[Text passage Boundary: Start]
Turnigey 9x

To control the servo on the drone we required a 9 channel remote receiver. We currently only have a 6 channel remote receiver. We bought the Turnigy 9x 9ch Transmitter w/ Module & 8ch Receiver which has the capabilities to control the servo and control the drone.

We have created a method to attach and detach the power flare from our drone remotely. We are using a pin on the drone that will slide into a whole in the power flare that will allow the drone to carry the power flare. The pin is controlled by a servo connected to ardu pilot so that it can release the flare at any time.

Drone Location Test

To test that the drone can move to a location and drop the power flare we are going to create bluetooth beacons that the drone will travel to and drop the power flare. The bluetooth beacons will be our computer/phone connected to a bluetooth module(GlobalSat BT-3681 Bluetooth GPS Receiver). In theory the drone should fly to the beacon and drop the power flare. We are going to use this t test the range of the drone and how far away it will drop the power flare.

The method we are using is from this follow me example (http://ardupilot.org/copter/docs/ac2_followme.html)
[Text passage Boundary: End]
[The data Boundary: Start]
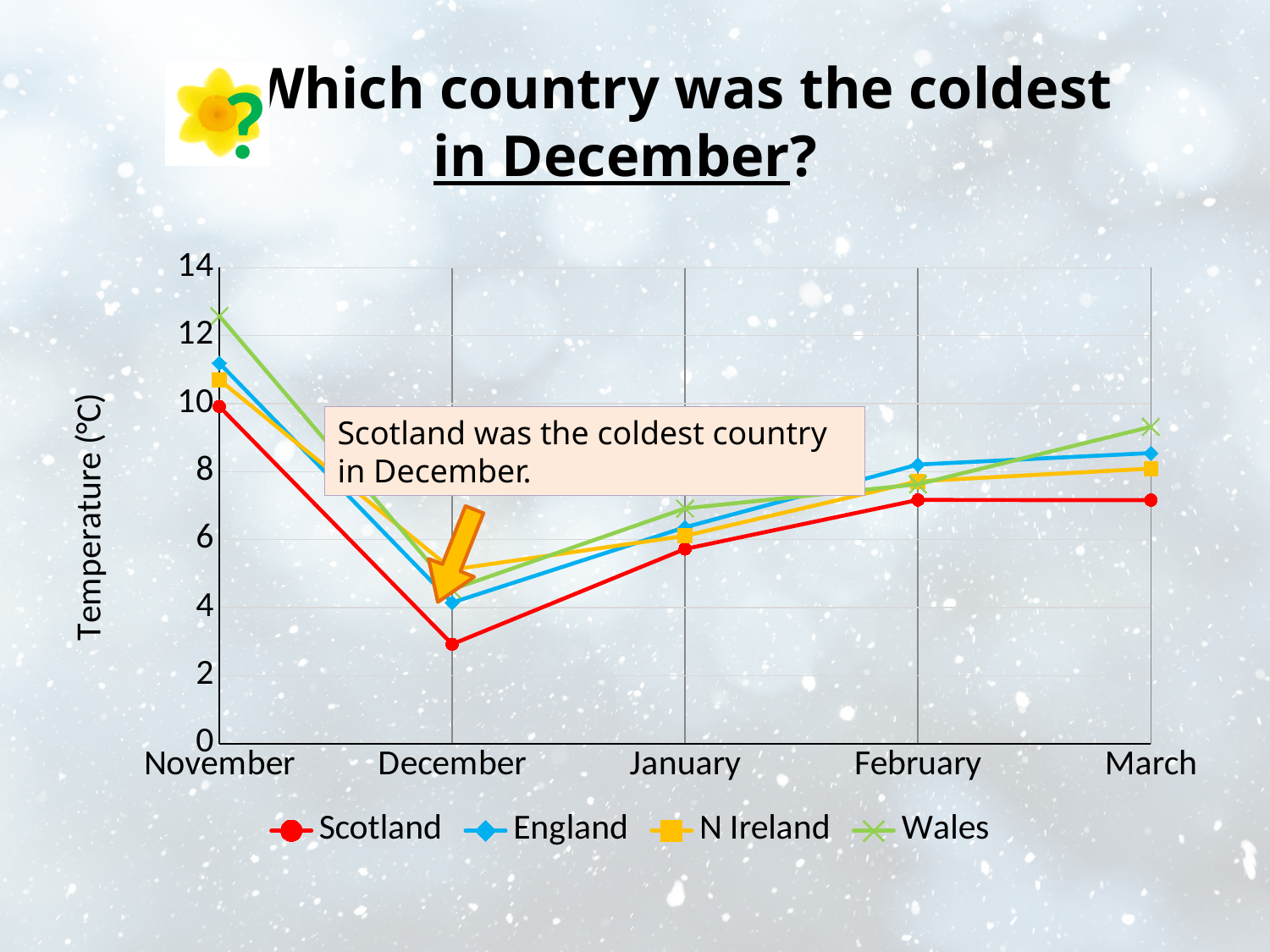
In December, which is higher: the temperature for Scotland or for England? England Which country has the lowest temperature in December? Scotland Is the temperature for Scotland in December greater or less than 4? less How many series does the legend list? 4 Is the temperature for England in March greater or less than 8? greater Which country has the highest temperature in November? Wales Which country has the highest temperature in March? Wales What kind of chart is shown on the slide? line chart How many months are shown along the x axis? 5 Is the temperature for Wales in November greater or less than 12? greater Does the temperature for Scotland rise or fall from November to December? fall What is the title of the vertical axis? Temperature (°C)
[The data Boundary: End]
Prompt:
List every channel count given in the drone project notes, with the device each one describes.

Answer space:
- 9 channels: the remote receiver needed to control the servo on the drone
- 6 channels: the remote receiver currently on hand
- 9 channels: the Turnigy 9x transmitter that was bought
- 8 channels: the receiver bought along with that transmitter